But if poetry were a crime, and no other had been laid to his charge, the good chancellor might have stood his trial freely on such evidence as is found in his works. His Mery Jest, how a Sergeant would learn to play the Freere, is thought by Ellis to have furnished the hint for Cowper’s John Gilpin. A Rufull Lamentation on the death of Queen Elizabeth, Henry VIII.’s mother, has touches of pathos. The dying queen soliloquizes:
“Where are our castels now, where are our towers?
Godely Rychemonde, sone art thou gone from me!
At Westminster that costly worke of yours,[103]
Myne owne dere Lorde, now shall I never see!

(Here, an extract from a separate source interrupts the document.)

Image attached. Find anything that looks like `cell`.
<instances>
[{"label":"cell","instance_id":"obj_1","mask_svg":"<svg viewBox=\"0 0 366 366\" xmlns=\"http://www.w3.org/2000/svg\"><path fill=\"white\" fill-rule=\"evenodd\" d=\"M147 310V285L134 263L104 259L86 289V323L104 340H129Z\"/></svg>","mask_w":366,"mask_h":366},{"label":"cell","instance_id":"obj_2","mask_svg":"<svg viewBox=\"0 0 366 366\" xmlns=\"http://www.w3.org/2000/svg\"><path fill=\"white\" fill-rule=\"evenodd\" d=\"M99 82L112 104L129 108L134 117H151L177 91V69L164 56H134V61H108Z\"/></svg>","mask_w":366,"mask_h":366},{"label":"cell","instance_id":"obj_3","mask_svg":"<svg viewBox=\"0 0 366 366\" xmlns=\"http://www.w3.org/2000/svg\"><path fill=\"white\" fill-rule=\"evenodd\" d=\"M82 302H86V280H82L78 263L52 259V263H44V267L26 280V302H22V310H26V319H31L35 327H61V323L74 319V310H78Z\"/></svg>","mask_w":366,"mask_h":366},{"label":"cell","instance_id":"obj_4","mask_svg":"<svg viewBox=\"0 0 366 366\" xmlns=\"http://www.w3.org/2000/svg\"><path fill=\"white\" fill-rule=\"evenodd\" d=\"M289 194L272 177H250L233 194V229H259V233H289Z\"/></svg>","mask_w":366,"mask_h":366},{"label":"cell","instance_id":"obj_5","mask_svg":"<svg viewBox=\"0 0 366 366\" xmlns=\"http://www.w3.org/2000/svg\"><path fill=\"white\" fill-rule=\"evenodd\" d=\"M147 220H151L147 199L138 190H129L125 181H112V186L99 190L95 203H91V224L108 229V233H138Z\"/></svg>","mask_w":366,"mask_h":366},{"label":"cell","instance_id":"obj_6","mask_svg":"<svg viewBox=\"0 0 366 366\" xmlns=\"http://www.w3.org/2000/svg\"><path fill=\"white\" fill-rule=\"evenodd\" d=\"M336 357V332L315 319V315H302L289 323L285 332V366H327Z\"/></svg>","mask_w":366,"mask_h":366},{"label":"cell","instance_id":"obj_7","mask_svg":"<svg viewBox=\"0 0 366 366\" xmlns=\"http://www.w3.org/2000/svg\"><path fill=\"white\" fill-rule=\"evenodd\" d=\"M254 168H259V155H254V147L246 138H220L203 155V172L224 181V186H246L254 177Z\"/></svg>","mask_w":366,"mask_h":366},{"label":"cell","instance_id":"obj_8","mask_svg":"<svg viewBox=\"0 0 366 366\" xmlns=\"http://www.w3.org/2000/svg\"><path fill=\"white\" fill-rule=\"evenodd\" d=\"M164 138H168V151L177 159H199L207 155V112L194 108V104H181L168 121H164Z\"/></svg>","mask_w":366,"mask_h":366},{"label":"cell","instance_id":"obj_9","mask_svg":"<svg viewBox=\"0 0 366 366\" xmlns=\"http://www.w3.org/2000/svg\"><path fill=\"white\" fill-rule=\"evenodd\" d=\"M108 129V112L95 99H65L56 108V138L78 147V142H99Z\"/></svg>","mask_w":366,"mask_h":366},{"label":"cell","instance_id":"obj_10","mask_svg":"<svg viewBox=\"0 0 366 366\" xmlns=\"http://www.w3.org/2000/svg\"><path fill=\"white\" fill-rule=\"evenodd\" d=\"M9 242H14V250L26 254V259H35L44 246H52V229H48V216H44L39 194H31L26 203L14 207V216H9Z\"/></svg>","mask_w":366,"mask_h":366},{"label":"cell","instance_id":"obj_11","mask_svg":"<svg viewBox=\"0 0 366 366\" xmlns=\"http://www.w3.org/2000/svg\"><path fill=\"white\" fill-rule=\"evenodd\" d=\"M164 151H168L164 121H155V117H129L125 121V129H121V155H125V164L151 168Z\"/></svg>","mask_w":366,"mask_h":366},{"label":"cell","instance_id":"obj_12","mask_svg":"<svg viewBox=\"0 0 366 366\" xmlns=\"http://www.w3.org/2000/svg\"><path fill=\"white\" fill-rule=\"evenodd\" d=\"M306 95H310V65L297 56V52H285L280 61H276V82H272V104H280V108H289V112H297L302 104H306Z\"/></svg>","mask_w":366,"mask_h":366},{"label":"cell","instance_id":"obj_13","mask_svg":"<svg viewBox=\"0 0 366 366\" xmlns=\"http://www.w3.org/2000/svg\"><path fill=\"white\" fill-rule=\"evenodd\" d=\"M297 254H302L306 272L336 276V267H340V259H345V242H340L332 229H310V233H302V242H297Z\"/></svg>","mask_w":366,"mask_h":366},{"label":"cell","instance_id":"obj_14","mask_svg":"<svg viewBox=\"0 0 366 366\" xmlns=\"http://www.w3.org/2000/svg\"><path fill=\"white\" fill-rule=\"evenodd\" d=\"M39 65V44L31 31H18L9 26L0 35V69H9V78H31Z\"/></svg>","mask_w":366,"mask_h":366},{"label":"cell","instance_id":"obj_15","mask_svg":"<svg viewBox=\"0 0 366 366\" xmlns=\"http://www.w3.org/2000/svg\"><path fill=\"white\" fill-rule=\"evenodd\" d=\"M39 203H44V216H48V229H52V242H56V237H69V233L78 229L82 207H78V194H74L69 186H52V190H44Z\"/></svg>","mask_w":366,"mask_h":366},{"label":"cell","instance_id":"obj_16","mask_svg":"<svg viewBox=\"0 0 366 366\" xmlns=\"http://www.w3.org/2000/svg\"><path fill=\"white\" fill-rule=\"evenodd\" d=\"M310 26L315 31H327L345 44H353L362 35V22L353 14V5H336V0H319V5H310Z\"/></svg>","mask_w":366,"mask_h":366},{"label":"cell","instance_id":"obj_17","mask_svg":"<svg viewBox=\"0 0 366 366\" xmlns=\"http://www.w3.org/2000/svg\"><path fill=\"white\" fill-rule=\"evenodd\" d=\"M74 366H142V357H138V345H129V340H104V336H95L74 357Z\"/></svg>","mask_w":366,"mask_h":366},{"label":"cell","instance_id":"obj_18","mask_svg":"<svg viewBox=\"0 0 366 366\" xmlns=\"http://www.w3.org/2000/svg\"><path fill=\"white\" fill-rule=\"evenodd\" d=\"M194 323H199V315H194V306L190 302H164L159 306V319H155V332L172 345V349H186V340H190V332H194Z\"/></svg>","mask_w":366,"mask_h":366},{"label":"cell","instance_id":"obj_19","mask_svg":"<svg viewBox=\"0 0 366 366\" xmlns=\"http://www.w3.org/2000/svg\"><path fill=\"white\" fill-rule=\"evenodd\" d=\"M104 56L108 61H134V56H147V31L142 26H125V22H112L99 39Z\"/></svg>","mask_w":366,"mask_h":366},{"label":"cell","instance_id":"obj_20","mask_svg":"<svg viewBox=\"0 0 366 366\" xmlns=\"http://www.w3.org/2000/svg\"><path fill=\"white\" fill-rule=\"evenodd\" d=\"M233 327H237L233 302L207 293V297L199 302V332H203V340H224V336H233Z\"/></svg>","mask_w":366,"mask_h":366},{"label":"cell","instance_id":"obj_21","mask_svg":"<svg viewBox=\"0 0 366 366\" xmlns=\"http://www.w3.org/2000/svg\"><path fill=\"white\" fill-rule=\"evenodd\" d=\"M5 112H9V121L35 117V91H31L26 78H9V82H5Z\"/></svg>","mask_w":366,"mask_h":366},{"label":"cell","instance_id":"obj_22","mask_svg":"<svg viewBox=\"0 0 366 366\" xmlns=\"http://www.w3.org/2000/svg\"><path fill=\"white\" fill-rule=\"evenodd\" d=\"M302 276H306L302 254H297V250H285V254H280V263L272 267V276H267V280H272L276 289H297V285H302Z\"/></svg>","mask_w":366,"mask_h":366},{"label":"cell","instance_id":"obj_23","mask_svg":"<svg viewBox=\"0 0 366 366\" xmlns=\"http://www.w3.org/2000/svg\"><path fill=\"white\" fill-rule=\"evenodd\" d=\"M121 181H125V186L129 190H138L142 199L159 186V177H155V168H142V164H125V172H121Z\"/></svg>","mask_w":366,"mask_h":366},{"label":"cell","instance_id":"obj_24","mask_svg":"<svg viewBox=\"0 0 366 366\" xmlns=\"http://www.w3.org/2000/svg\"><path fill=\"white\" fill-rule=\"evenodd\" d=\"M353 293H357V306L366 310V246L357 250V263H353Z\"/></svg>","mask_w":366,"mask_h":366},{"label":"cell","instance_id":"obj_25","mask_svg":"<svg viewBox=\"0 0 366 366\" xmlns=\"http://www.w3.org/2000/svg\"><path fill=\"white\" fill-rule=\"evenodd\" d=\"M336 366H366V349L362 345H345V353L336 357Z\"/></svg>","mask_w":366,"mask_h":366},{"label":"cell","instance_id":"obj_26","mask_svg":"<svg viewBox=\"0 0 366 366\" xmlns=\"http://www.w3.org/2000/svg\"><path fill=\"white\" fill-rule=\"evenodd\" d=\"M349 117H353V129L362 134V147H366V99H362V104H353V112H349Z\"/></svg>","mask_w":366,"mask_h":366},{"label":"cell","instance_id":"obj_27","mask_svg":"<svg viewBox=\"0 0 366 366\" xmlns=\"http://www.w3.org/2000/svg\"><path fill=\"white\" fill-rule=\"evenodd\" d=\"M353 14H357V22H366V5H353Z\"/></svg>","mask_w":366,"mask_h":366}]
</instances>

Almighty God vouchsafe to grant that ye
For you and your children well may edify;
My palace byldyd is, and lo! now here I ly.”

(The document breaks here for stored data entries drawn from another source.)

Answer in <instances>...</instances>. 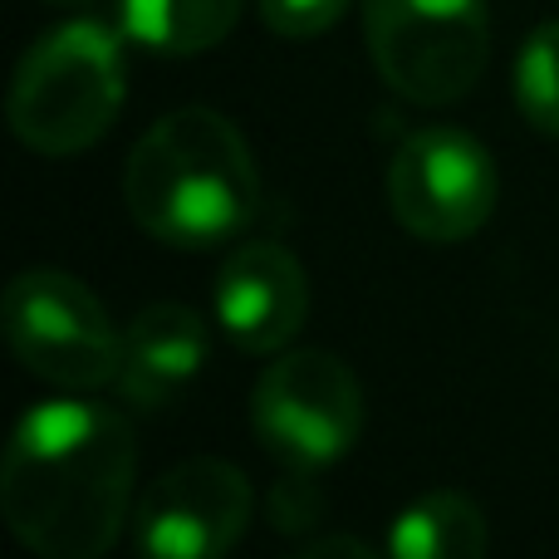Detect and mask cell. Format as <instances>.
Segmentation results:
<instances>
[{
  "label": "cell",
  "mask_w": 559,
  "mask_h": 559,
  "mask_svg": "<svg viewBox=\"0 0 559 559\" xmlns=\"http://www.w3.org/2000/svg\"><path fill=\"white\" fill-rule=\"evenodd\" d=\"M123 206L153 241L177 251L226 246L261 212V167L246 133L206 104L163 114L133 143Z\"/></svg>",
  "instance_id": "2"
},
{
  "label": "cell",
  "mask_w": 559,
  "mask_h": 559,
  "mask_svg": "<svg viewBox=\"0 0 559 559\" xmlns=\"http://www.w3.org/2000/svg\"><path fill=\"white\" fill-rule=\"evenodd\" d=\"M49 5H84V0H49Z\"/></svg>",
  "instance_id": "16"
},
{
  "label": "cell",
  "mask_w": 559,
  "mask_h": 559,
  "mask_svg": "<svg viewBox=\"0 0 559 559\" xmlns=\"http://www.w3.org/2000/svg\"><path fill=\"white\" fill-rule=\"evenodd\" d=\"M501 202V173L481 138L462 128H417L388 163V212L427 246L472 241Z\"/></svg>",
  "instance_id": "7"
},
{
  "label": "cell",
  "mask_w": 559,
  "mask_h": 559,
  "mask_svg": "<svg viewBox=\"0 0 559 559\" xmlns=\"http://www.w3.org/2000/svg\"><path fill=\"white\" fill-rule=\"evenodd\" d=\"M138 437L94 393L35 403L0 462V515L35 559H104L128 525Z\"/></svg>",
  "instance_id": "1"
},
{
  "label": "cell",
  "mask_w": 559,
  "mask_h": 559,
  "mask_svg": "<svg viewBox=\"0 0 559 559\" xmlns=\"http://www.w3.org/2000/svg\"><path fill=\"white\" fill-rule=\"evenodd\" d=\"M255 515L251 476L226 456H187L143 491L133 515L143 559H226Z\"/></svg>",
  "instance_id": "8"
},
{
  "label": "cell",
  "mask_w": 559,
  "mask_h": 559,
  "mask_svg": "<svg viewBox=\"0 0 559 559\" xmlns=\"http://www.w3.org/2000/svg\"><path fill=\"white\" fill-rule=\"evenodd\" d=\"M5 344L55 393H104L123 368V334L104 299L69 271H25L5 289Z\"/></svg>",
  "instance_id": "5"
},
{
  "label": "cell",
  "mask_w": 559,
  "mask_h": 559,
  "mask_svg": "<svg viewBox=\"0 0 559 559\" xmlns=\"http://www.w3.org/2000/svg\"><path fill=\"white\" fill-rule=\"evenodd\" d=\"M515 108L545 138H559V20L525 35L515 55Z\"/></svg>",
  "instance_id": "13"
},
{
  "label": "cell",
  "mask_w": 559,
  "mask_h": 559,
  "mask_svg": "<svg viewBox=\"0 0 559 559\" xmlns=\"http://www.w3.org/2000/svg\"><path fill=\"white\" fill-rule=\"evenodd\" d=\"M486 511L456 486H437L407 501L388 525V559H486Z\"/></svg>",
  "instance_id": "11"
},
{
  "label": "cell",
  "mask_w": 559,
  "mask_h": 559,
  "mask_svg": "<svg viewBox=\"0 0 559 559\" xmlns=\"http://www.w3.org/2000/svg\"><path fill=\"white\" fill-rule=\"evenodd\" d=\"M348 5L354 0H261V20L280 39H314L329 35L348 15Z\"/></svg>",
  "instance_id": "14"
},
{
  "label": "cell",
  "mask_w": 559,
  "mask_h": 559,
  "mask_svg": "<svg viewBox=\"0 0 559 559\" xmlns=\"http://www.w3.org/2000/svg\"><path fill=\"white\" fill-rule=\"evenodd\" d=\"M212 358L206 319L182 299L143 305L123 329V368H118V397L133 413H163L177 393L202 378Z\"/></svg>",
  "instance_id": "10"
},
{
  "label": "cell",
  "mask_w": 559,
  "mask_h": 559,
  "mask_svg": "<svg viewBox=\"0 0 559 559\" xmlns=\"http://www.w3.org/2000/svg\"><path fill=\"white\" fill-rule=\"evenodd\" d=\"M123 29L104 20H64L20 55L5 118L20 147L39 157H79L108 138L128 98Z\"/></svg>",
  "instance_id": "3"
},
{
  "label": "cell",
  "mask_w": 559,
  "mask_h": 559,
  "mask_svg": "<svg viewBox=\"0 0 559 559\" xmlns=\"http://www.w3.org/2000/svg\"><path fill=\"white\" fill-rule=\"evenodd\" d=\"M216 329L251 358L285 354L309 319V275L280 241H246L216 271Z\"/></svg>",
  "instance_id": "9"
},
{
  "label": "cell",
  "mask_w": 559,
  "mask_h": 559,
  "mask_svg": "<svg viewBox=\"0 0 559 559\" xmlns=\"http://www.w3.org/2000/svg\"><path fill=\"white\" fill-rule=\"evenodd\" d=\"M251 427L280 466L314 476L364 437V383L329 348H285L255 378Z\"/></svg>",
  "instance_id": "6"
},
{
  "label": "cell",
  "mask_w": 559,
  "mask_h": 559,
  "mask_svg": "<svg viewBox=\"0 0 559 559\" xmlns=\"http://www.w3.org/2000/svg\"><path fill=\"white\" fill-rule=\"evenodd\" d=\"M246 0H118V29L167 59L206 55L236 29Z\"/></svg>",
  "instance_id": "12"
},
{
  "label": "cell",
  "mask_w": 559,
  "mask_h": 559,
  "mask_svg": "<svg viewBox=\"0 0 559 559\" xmlns=\"http://www.w3.org/2000/svg\"><path fill=\"white\" fill-rule=\"evenodd\" d=\"M364 39L393 94L447 108L491 64V10L486 0H364Z\"/></svg>",
  "instance_id": "4"
},
{
  "label": "cell",
  "mask_w": 559,
  "mask_h": 559,
  "mask_svg": "<svg viewBox=\"0 0 559 559\" xmlns=\"http://www.w3.org/2000/svg\"><path fill=\"white\" fill-rule=\"evenodd\" d=\"M295 559H388V555H378L373 545L354 540V535H319V540L305 545Z\"/></svg>",
  "instance_id": "15"
}]
</instances>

These, however, were the pastimes of his early youth, and even so were greatly, and doubtless justly, esteemed in his own time for their purity and elegance of style. For this reason also they are freely quoted by Dr. Johnson in the preface to his dictionary. More’s fame does not rest on these achievements,
but on the greatness of mind which baffled the tyrant, and “the erudition which overthrew the fabric of false learning and civilized his country.” If not a poet, he was better than a poet, a great and good man, and his memory not Catholics only, but all good men, must ever hold in affectionate reverence.